**Short text fragments from websites**

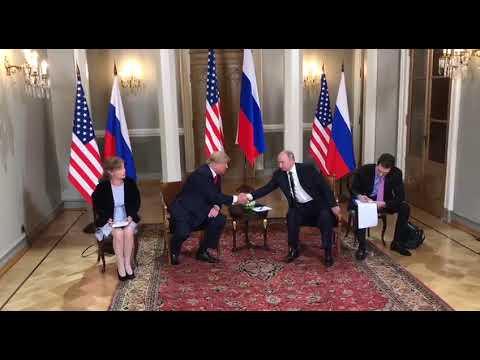 Мужское рукопожатие Путина и Трампа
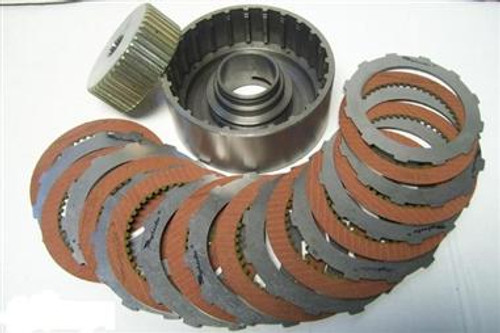 TSI- Powerglide 10 Clutch Drum w/ Clutches and Steels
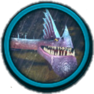 Raincutter icon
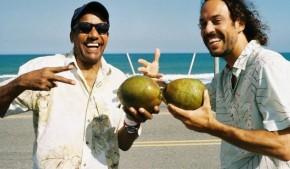 Le «Surfista Solitário», Gabriel O Pensador et JorgeBen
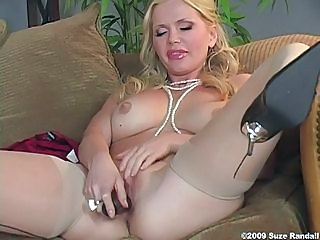 Blonde lusty chick Victoria Zdrok thumps a hard toy in her twat until she cums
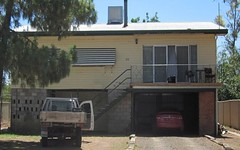 32 George Street, Wee Waa NSW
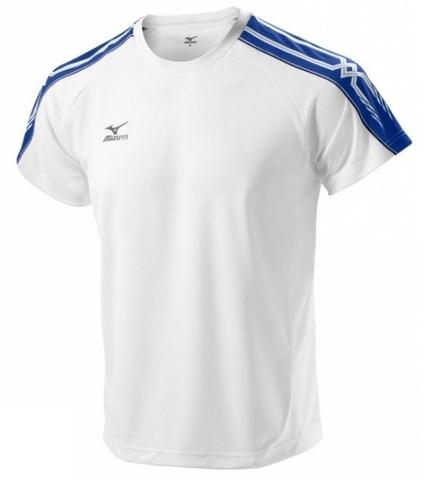 Мужская футболка Mizuno Tee 201 (52TF201M 01)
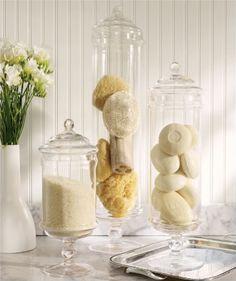Bathroom vanity - decorative soaps, loofahs and sponges - Sandra Downie via The White Library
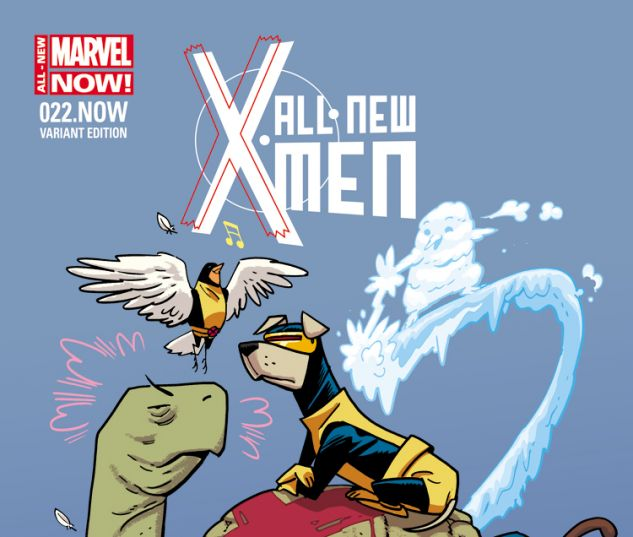 ALL-NEW X-MEN 22.NOW SAMNEE ANIMAL VARIANT (ANMN, WITH DIGITAL CODE)
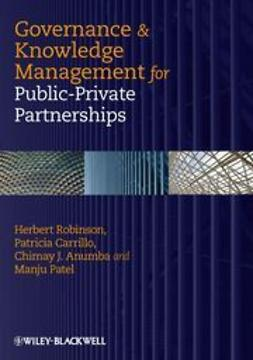 Robinson - Governance and Knowledge-Management for Public-Private Partnerships, e-kirja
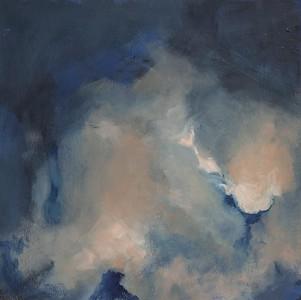 Night Cloud 22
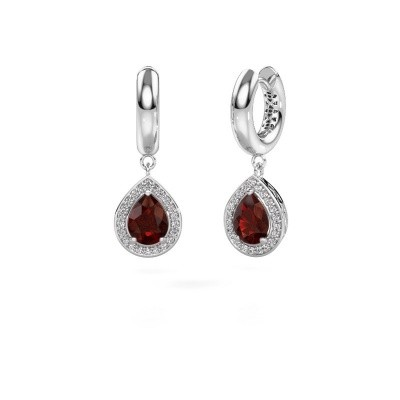 Picture of Drop earrings Barbar 1 585 white gold garnet 8x6 mm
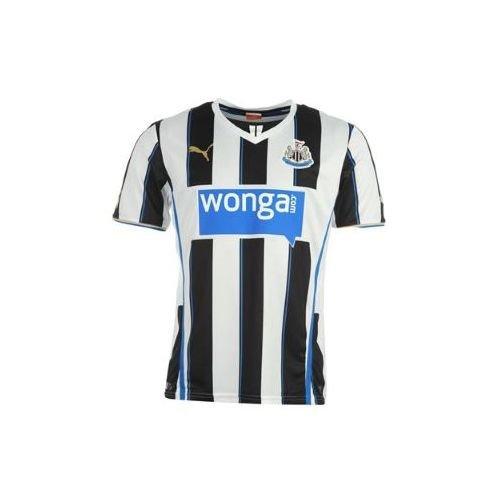 PUMA Newcastle United 2013/2014 Maglietta da Casa Junior, 81-86cm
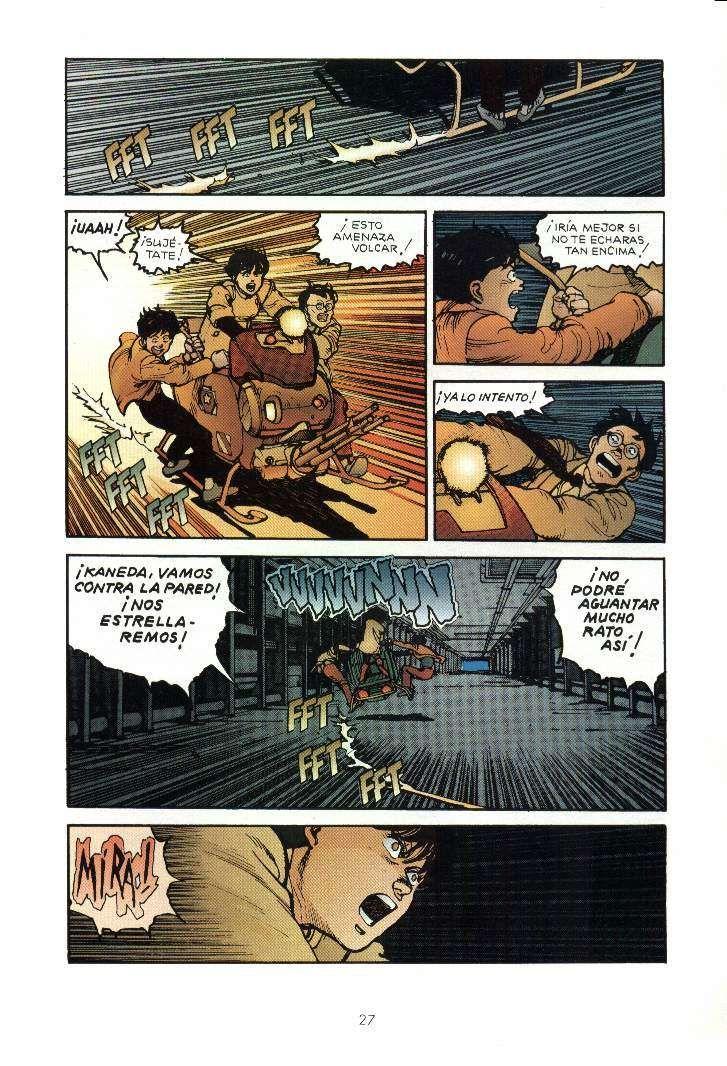 https://c5.ninemanga.com/es_manga/26/90/193647/cc1b3257babfbd27738eee2532472d28.jpg Page 1
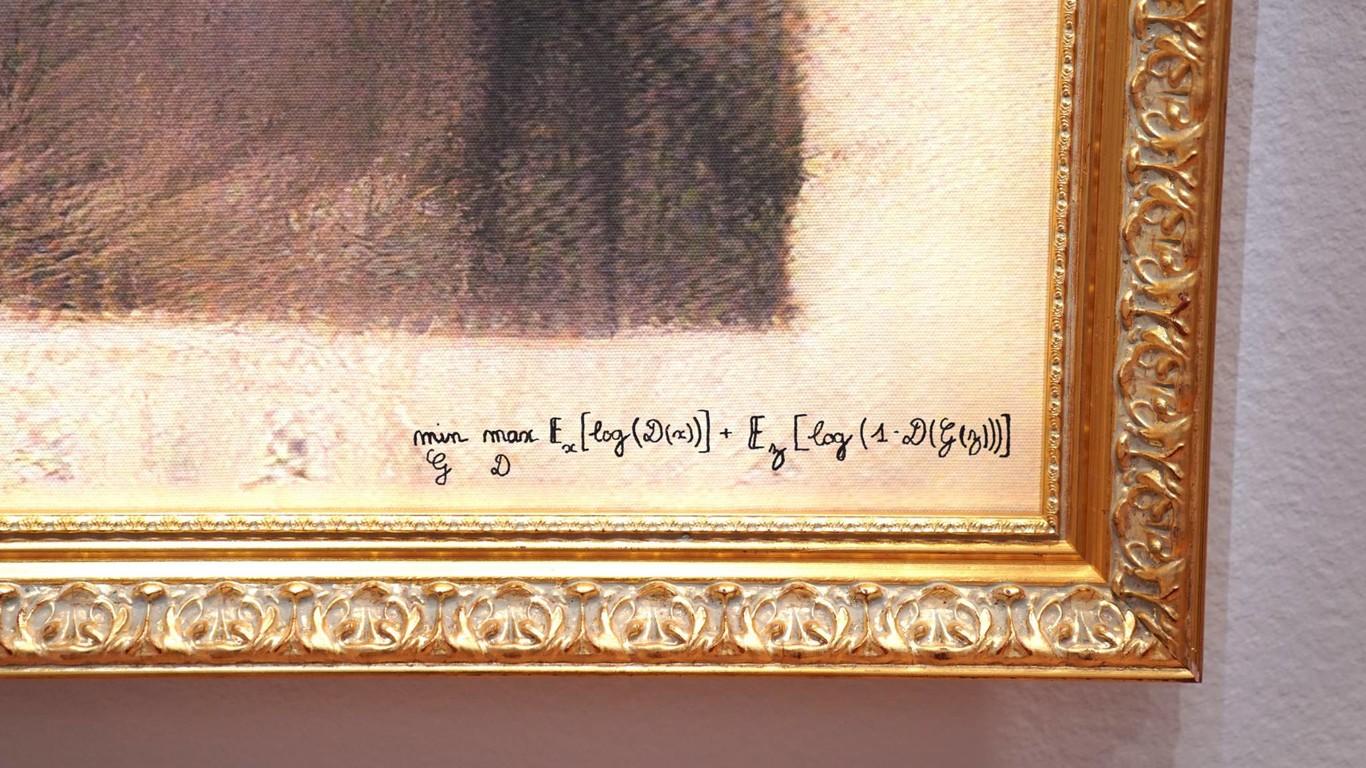 Resultado de imagen para Retrato hecho por inteligencia artificial es subastado en 432,500 dólares
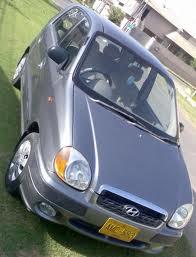 Model Santro For Sale - Patna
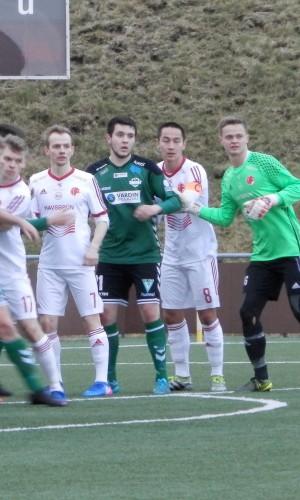 TB-FCS-Royn vs ÍF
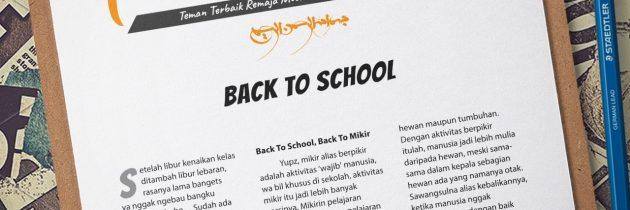 Buletin Teman Surga 019. Back To School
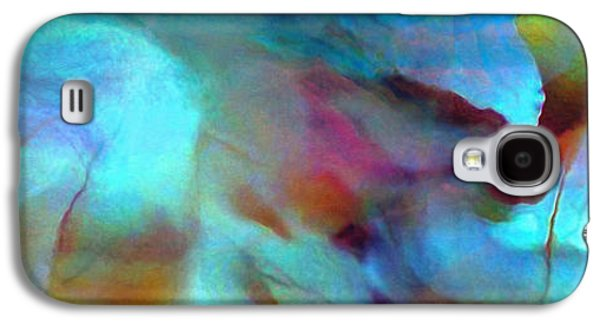 Abstract Canvas Galaxy S4 Cases - Secret Garden - Abstract Art Galaxy S4 Case by Jaison Cianelli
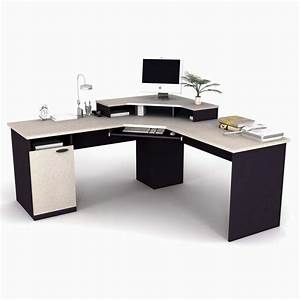 Neat office desk to improve your performance my office ideas for Corner desk office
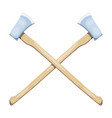 color image two crossed axes on a white vector image vector image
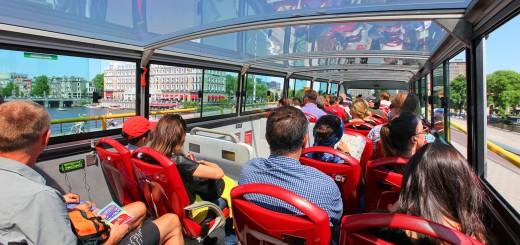 003_bg_amsterdamcitytours_tt_hoponbus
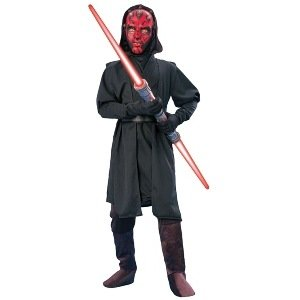 [Darth Maul Star Wars Child Costume] (Child Darth Maul Costumes)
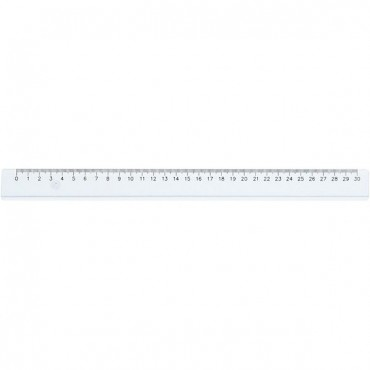 Joonlaud plastikust - 30 cm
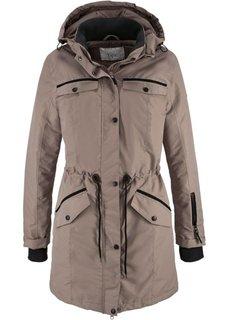 Удлиненная куртка для активного отдыха (нейтрально-серый) Bonprix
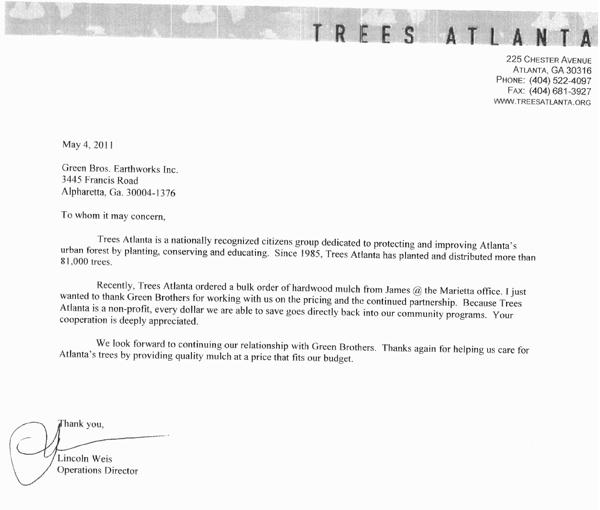 Trees Atlanta - testimonial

**Task brief**
Leaving the pictures aside, transcribe exactly the lines from the one containing "PUMA Newcastle United" to the final line of the entries above, both ends included.

**Response to this exercise**
 PUMA Newcastle United 2013/2014 Maglietta da Casa Junior, 81-86cm
 https://c5.ninemanga.com/es_manga/26/90/193647/cc1b3257babfbd27738eee2532472d28.jpg Page 1
 Resultado de imagen para Retrato hecho por inteligencia artificial es subastado en 432,500 dólares
 Model Santro For Sale - Patna
 TB-FCS-Royn vs ÍF
 Buletin Teman Surga 019. Back To School
 Abstract Canvas Galaxy S4 Cases - Secret Garden - Abstract Art Galaxy S4 Case by Jaison Cianelli
 Neat office desk to improve your performance my office ideas for Corner desk office
 color image two crossed axes on a white vector image vector image
 003_bg_amsterdamcitytours_tt_hoponbus
 [Darth Maul Star Wars Child Costume] (Child Darth Maul Costumes)
 Joonlaud plastikust - 30 cm
 Удлиненная куртка для активного отдыха (нейтрально-серый) Bonprix
 Trees Atlanta - testimonial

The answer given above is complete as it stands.